We see that authors’ evaluations of opinions are far more constructive in direction of opinions recommending acceptance of their very own papers, and destructive in direction of opinions recommending rejection. In distinction, evaluations of opinions by different evaluators present little dependence on the rating given by the evaluate to the paper. We formally take a look at for this bias of authors’ evaluations of opinions on the scores their papers acquired. Our evaluation compares authors’ evaluations of opinions that really useful acceptance versus rejection of their paper, controlling for the evaluate size, high quality of evaluate (as measured by others’ evaluations), and completely different numbers of accepted/rejected papers per writer. The take a look at reveals important proof of this bias.
(3) Inter-evaluator (dis)settlement
We measure the disagreement charges between a number of evaluations of the identical evaluate as follows. Take any pair of evaluators and any pair of opinions that receives an analysis from each evaluators. We are saying the pair of evaluators agrees on this pair of opinions if each rating the identical evaluate greater than the opposite; we are saying that this pair disagrees if the evaluate scored greater by one evaluator is scored decrease by the opposite. Ties are discarded.

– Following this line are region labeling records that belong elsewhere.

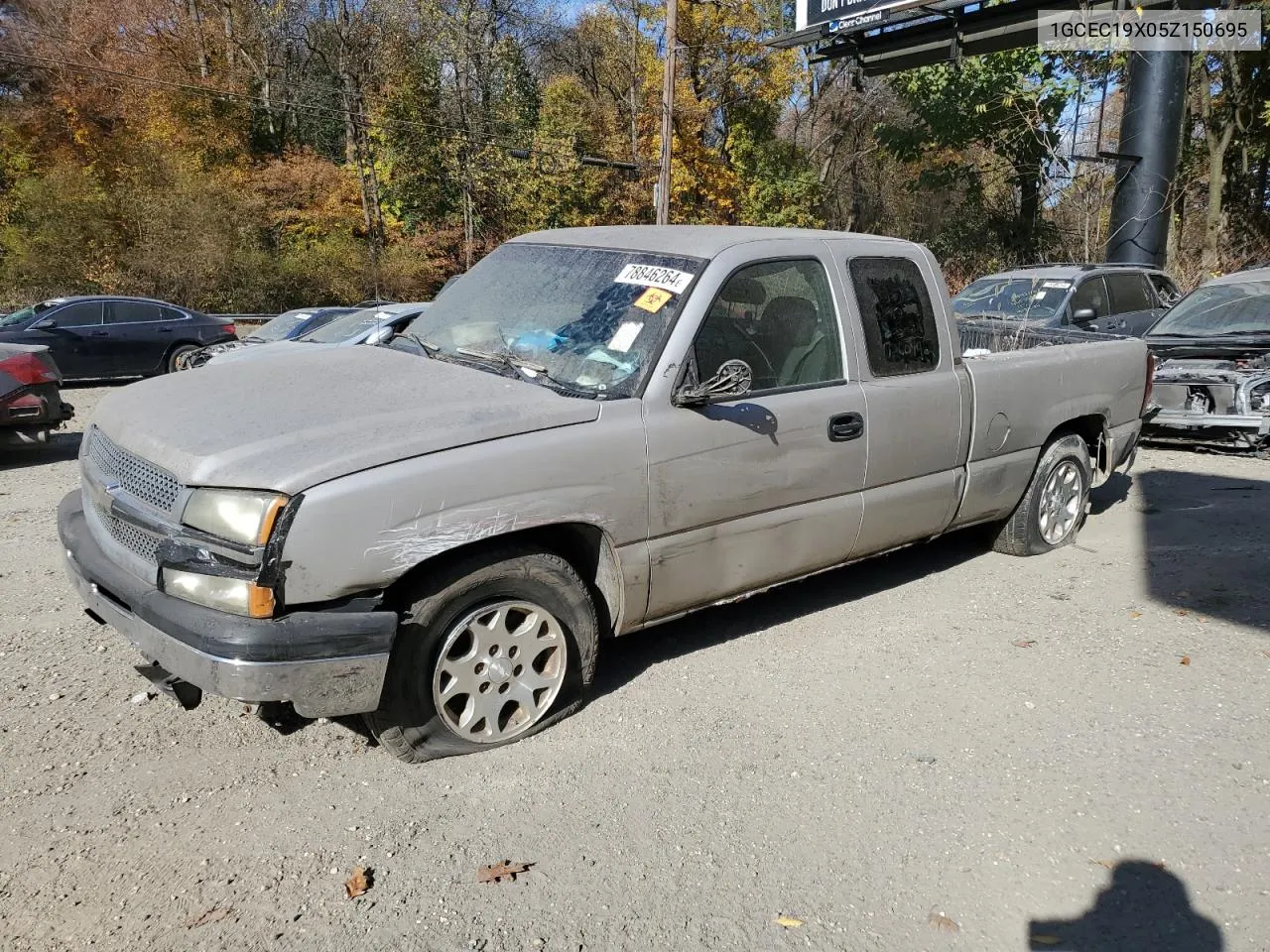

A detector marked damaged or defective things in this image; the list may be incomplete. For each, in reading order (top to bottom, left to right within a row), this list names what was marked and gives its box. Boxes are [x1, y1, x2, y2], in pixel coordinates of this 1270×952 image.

cracked windshield [407, 246, 706, 399]
damaged chevrolet silverado [57, 227, 1151, 762]
damaged suv [1143, 264, 1270, 450]
damaged chevrolet silverado [1143, 264, 1270, 450]
front bumper damage [1143, 357, 1270, 450]
front bumper damage [57, 492, 395, 714]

Apparently, the speed of disagreement between opinions of papers measured in NeurIPS 2016 was in an analogous vary — 0.25 to 0.3.
(4) Miscalibration
Miscalibration refers back to the phenomenon that reviewers have completely different strictness or leniency requirements. We assess the quantity of miscalibration of evaluators of opinions following the miscalibration evaluation process for NeurIPS 2014 paper evaluate knowledge. This evaluation makes use of a linear mannequin of high quality scores, assumes a Gaussian prior on the miscalibration of every reviewer, and the estimated variance of this prior then represents the magnitude of miscalibration. The evaluation finds that the quantity of miscalibration in evaluations of the opinions (in NeurIPS 2022) is greater than the reported quantity of miscalibration in opinions of papers in NeurIPS 2014.
(5) Subjectivity
We consider a key supply of subjectivity in opinions—commensuration bias—the place completely different evaluators otherwise map particular person standards to total scores. Our method is to first be taught a mapping from standards scores to total scores that most closely fits the gathering of all opinions. We then compute the quantity of subjectivity as the typical distinction between the general scores given within the opinions and the respective total scores decided by the discovered mapping. Following beforehand derived principle, we use the L(1,1) norm because the loss. We discover that the quantity of subjectivity within the analysis of opinions at NeurIPS 2022 is greater than that within the opinions of papers at NeurIPS 2022.
Conclusions
Our findings point out that the problems generally encountered in peer opinions of papers, resembling inconsistency, bias, miscalibration, and subjectivity, are additionally prevalent in peer opinions of peer opinions. Though assessing opinions can help in creating improved incentives for high-quality peer evaluate and evaluating the affect of coverage choices on this area, it’s essential to train warning when decoding peer opinions of peer opinions as indicators of the underlying evaluate high quality.
Extra particulars: https://arxiv.org/pdf/2311.09497.pdf
Acknowledgements: We sincerely thank everybody concerned within the NeurIPS 2022 evaluate course of who agreed to participate on this experiment. Your participation has been invaluable in shedding gentle on the vital matter of evaluating opinions, in direction of enhancing the peer-review course of.